* Provided material:
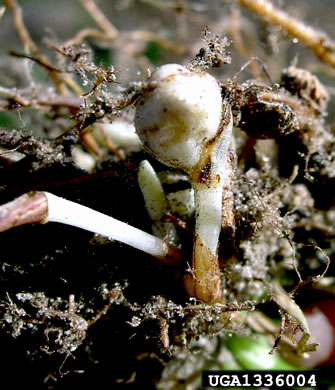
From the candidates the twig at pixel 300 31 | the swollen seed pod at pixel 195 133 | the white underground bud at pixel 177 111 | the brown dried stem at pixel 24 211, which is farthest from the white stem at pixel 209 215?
the twig at pixel 300 31

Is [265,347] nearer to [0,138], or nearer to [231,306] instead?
[231,306]

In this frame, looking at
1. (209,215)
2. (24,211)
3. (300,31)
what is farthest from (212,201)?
(300,31)

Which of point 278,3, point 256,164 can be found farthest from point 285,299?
point 278,3

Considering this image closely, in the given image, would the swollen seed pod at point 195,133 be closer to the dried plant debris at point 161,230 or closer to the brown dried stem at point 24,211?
the dried plant debris at point 161,230

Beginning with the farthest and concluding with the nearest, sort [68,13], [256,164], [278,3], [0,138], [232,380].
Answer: [68,13], [278,3], [232,380], [256,164], [0,138]

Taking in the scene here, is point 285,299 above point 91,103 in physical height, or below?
below

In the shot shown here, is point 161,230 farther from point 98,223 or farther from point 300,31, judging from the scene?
point 300,31

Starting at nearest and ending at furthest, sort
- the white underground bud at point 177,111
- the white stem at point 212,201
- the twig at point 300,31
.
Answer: the white underground bud at point 177,111 < the white stem at point 212,201 < the twig at point 300,31
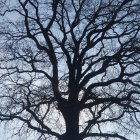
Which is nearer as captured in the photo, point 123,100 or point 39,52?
point 123,100

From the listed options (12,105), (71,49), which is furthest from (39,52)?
(12,105)

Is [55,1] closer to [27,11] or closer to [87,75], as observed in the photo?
[27,11]

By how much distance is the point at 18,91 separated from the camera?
22.1m

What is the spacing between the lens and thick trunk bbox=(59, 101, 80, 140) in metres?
21.3

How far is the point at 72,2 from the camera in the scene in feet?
74.6

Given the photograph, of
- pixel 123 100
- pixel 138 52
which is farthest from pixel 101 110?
pixel 138 52

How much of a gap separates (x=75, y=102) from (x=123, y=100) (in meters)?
1.97

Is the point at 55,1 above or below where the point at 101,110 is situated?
above

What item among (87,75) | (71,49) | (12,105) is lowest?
(12,105)

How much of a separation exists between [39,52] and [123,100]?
4.33m

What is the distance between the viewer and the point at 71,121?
2155 cm

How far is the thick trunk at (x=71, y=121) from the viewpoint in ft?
69.9

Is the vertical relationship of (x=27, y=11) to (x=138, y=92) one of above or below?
above

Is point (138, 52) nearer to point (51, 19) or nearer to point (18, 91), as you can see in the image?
point (51, 19)
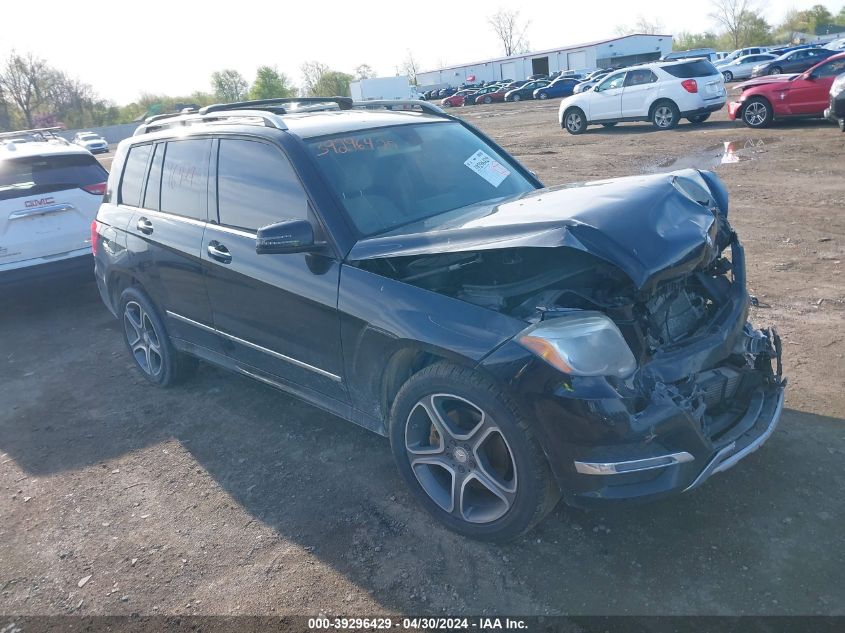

* Task prompt:
Please rewrite the records above with every "swollen seed pod" swapped for "swollen bean pod" and nothing else altered, leaving out the pictures.

* Solution to the exercise:
From the candidates the twig at pixel 300 31 | the swollen bean pod at pixel 195 133 | the white underground bud at pixel 177 111 | the brown dried stem at pixel 24 211, which is farthest from the white stem at pixel 209 215?
the twig at pixel 300 31

Is [265,347] nearer to [0,138], or nearer to [231,306] instead?
[231,306]

In this frame, looking at
1. (209,215)
2. (24,211)
3. (300,31)
what is farthest from (212,201)?
(300,31)

Which of point 278,3, point 256,164 can be found farthest from point 285,299?
point 278,3

Considering this image closely, in the given image, would the swollen bean pod at point 195,133 be closer to the dried plant debris at point 161,230 or closer to the brown dried stem at point 24,211?
the dried plant debris at point 161,230

Beginning with the farthest and concluding with the nearest, sort [68,13], [256,164], [278,3], [0,138], [232,380].
Answer: [68,13], [278,3], [232,380], [256,164], [0,138]

Taking in the scene here, is point 285,299 above point 91,103 in physical height, or below?
below

In the shot shown here, is point 161,230 farther from point 98,223 or farther from point 300,31, judging from the scene?
point 300,31

Starting at nearest and ending at furthest, sort
- the white underground bud at point 177,111
- the white stem at point 212,201
- the twig at point 300,31
.
Answer: the white underground bud at point 177,111 < the white stem at point 212,201 < the twig at point 300,31
Which is nearer as captured in the photo, point 123,100 or point 39,52?
point 123,100

From the listed options (12,105), (71,49), which is furthest from (39,52)?
(12,105)

Is [55,1] closer to [27,11] or closer to [87,75], as observed in the photo?
[27,11]

By how much distance is the point at 18,91 separated from the camera?
22.1m

What is the spacing between the lens and thick trunk bbox=(59, 101, 80, 140) in metres?
21.3

How far is the point at 72,2 from the camera in the scene in feet?
74.6

Given the photograph, of
- pixel 123 100
- pixel 138 52
which is farthest from pixel 101 110?
pixel 138 52

How much of a gap separates (x=75, y=102) from (x=123, y=100) (in meters)?
1.97

Is the point at 55,1 above or below where the point at 101,110 is situated?
above

What item among (87,75) | (71,49) | (12,105) is lowest?
(12,105)

How much of a separation exists between [39,52] and [123,100]?
4.33m

What is the distance between the viewer and the point at 71,121?
2155 cm

How far is the thick trunk at (x=71, y=121) from the viewpoint in ft?
69.9

Is the vertical relationship of (x=27, y=11) to (x=138, y=92) one of above or below?
above

Is point (138, 52) nearer to point (51, 19) or nearer to point (18, 91), as you can see in the image?
point (51, 19)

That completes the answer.